It's a very interesting question. I seriously doubt it is actually possible to come up with a mental model "from scratch" that is not substantially a reworking of mental models one has been educated into. How then do we generate new mental models? Kuhn has something to say here I think. Kuhn thinks mental models (roughly what he calls paradigms) shift when someone finds an anomaly that does not fit the paradigm. Normally they spend a lot of time trying to fit the anomaly into "normal science" - normalize the abnormal. But sometimes in frustration, they consider what would it be if the anomaly was not the anomaly, but the paradigm case, and in so doing imagine a new paradigm. The problem is that it is not possible to routinize this as a method of generating new paradigms. It is probably some combination of obsessiveness and perfectionism that won't allow someone to accept a less than perfect reconciliation of the anomaly with the paradigm. That and pure random luck of having the person with such a disposition working on the right anomaly, and having the imagination and persistence to re-imagine the anomaly as a paradigm case.
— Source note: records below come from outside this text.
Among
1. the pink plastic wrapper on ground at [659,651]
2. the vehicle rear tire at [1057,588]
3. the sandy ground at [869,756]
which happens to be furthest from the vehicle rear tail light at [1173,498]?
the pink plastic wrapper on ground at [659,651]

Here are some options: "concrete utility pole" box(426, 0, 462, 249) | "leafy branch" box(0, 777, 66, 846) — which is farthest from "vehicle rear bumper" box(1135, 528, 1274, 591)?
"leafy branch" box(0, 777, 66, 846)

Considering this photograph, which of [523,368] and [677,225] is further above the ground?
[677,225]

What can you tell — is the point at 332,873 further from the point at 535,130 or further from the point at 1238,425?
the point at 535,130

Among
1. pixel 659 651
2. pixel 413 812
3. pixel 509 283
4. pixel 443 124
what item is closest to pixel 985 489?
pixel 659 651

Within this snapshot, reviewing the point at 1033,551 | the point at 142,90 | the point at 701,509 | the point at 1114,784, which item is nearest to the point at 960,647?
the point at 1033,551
A great enemy here, of course, is professional orthodoxy which puts huge weight on the paradigm.

Some further thoughts -- reading outside one's field. One of the most striking examples of this is Darwin solving the puzzle of natural selection by reading Malthus. I would say not many biologists read economists and vice versa - or if they do it is only to confirm their models. Of course, this is just another argument for inter-disciplinarity, which everyone wants but is extremely difficult to achieve in any real sense.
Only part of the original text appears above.